Extracted text —
Both Rodney’s anti-imperialist ideals and Cuba’s battle for full emancipation and the elimination of inequalities through a socialist revolution were common interests in Pan-African ideology. However, the emancipatory efforts in the field of culture to consolidate the revolutionary process and national unity, together with the strong anti-discrimination campaign, had an unwanted side-effect: it paradoxically led to the birth of the taboo (i.e., the silence over racial identity, prejudice and identification with African ancestries promoted by the civic institutions, clubs and mutual-aid associations of the pre-revolution years). In this regard, the 1960s’ context is best captured in the words of Fernando Martínez Heredia: Racism, that infamous ingredient in the making of Cuban culture and essential part of the 19th century domination system, has a history which cannot be isolated from our liberation struggles. The foundation and the capacity of social reproduction of this racism were heavily undermined by the same 1959 Revolution. However, anti-racism was soon relegated tacitly [author’s emphasis] to the background, and its objectives were subordinated to the accomplishment of the most generalizing goals of the same revolutionary process which intended to overcome racism. The Cuban intellectual tradition in those years was not solidly focused on this topic. This is the reason why Black Skin, White Masks was published in 1968; this was a very important event.
29
The publication of Fanon’s book in Cuba contributed to nationalist, revolutionary and Pan-African narratives of young intellectuals (artists, writers, academics and musicians) of that period. 30 However, the knowledge of ethnic roots and respect for diverse cultural heritage 31 dangerously lagged behind as a result of ‘a significant gap in Cuban culture’ which could only be bridged by the ‘full assimilation of the ingredients of African origin and other non-hispanic components’. 32
The Black Power action, that Rodney advocated, urged for non-passive methods including different levels of violence to achieve anti-imperialist and anti-racist objectives. This appeal to violence for liberation purposes leads to a significant analogy between Rodney’s philosophy and the way the Cuban Revolution came to power. He made constant references to the revolutionary process, in conscious allusions to the implementation of violent means to exercise power and challenge the white-mulatto oppressive alliance and the ‘whitened’ Blacks of the ruling classes in the Caribbean. ‘If there is to be any proving of our humanity, it must be by revolutionary means. The Cuban revolution has already demonstrated in this hemisphere the role and achievement of Black people as participant in the people’s war against imperialism.’ 33
Rodney was definitely a known person in Cuba, though by a very reduced number of contacts during his second visit from November 1968 to June 1969 after he was banned in Jamaica.
34
The Cuban newspaper Granma, although it covers the news of his banning and subsequent riots, provides incomplete information on the significance of his Pan-African anti-imperialist ideas. The brief report simply focuses on the resulting damage and the location of the riots, not on his ideology.
35
Nevertheless, it is to be understood, from his links to Cuba and admiration for the Revolution, that Rodney’s view followed his conception of power dynamics, as stated in his Groundings. It was based more on political and ideological grounds rather than constructed on a purely racial basis. This may help to explain why Rodney, being such an insightful Pan-African ideologist, failed to grasp, from an interpretative point of view, the racial dynamics in Cuba during the time of his longest visit to the country.

Assigned task A — In the text on Rodney and Cuba, when did Rodney's second visit to Cuba take place?
Assigned task B — Can you condense the paragraph of the text on Rodney and Cuba that begins "The Cuban newspaper Granma" into a single sentence?
These lines have no connection to the text on Rodney and Cuba.

Data extracts —

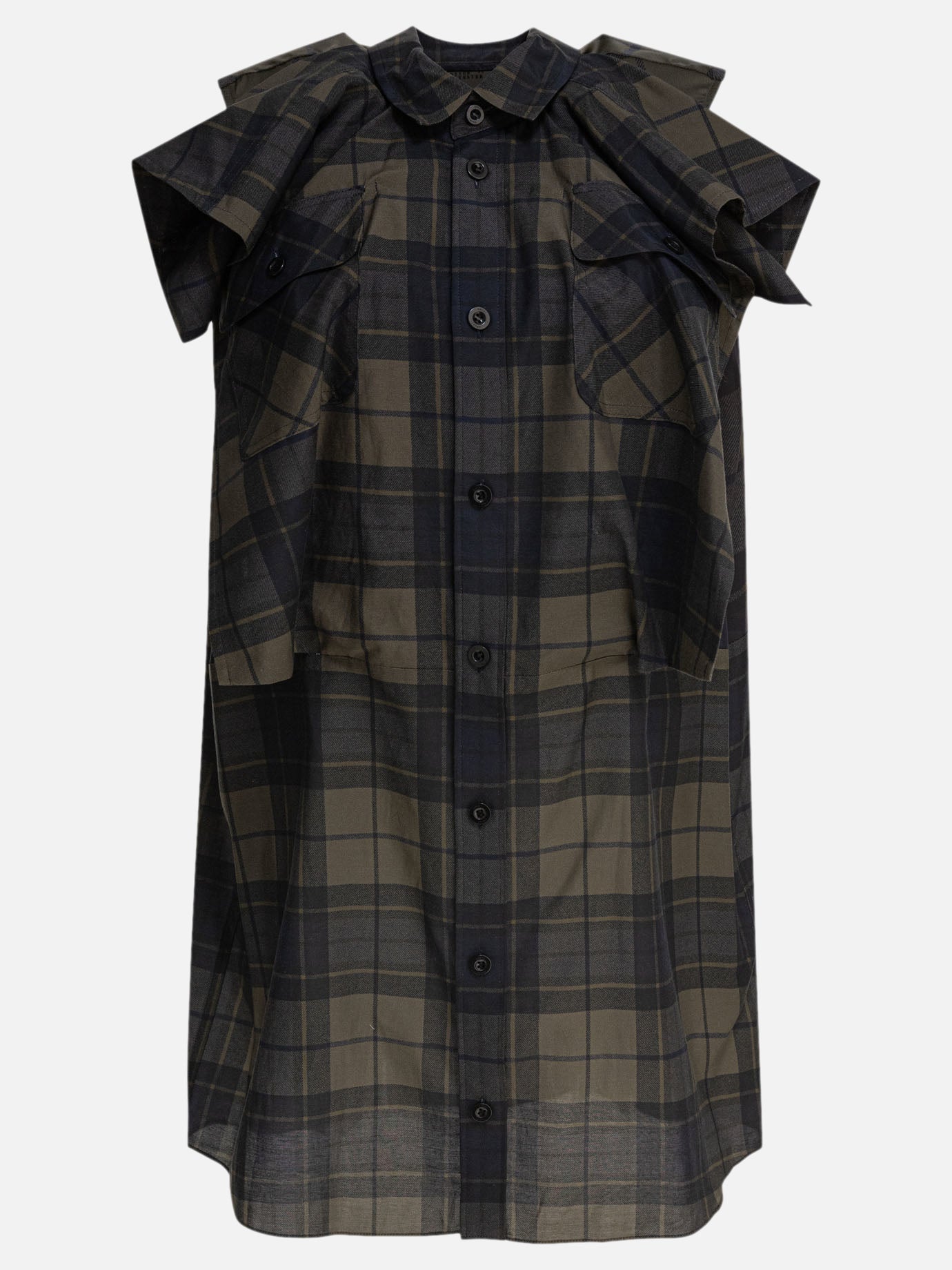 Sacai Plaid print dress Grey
==
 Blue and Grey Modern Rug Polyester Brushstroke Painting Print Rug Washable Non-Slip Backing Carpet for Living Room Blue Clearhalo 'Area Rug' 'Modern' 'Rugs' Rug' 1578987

Answer section A — From November 1968 to June 1969, after he was banned in Jamaica.

Answer section B — Granma reported Rodney's banning and the riots that followed, but its brief report covered only the damage and where the riots happened and said little about his Pan-African anti-imperialist ideas.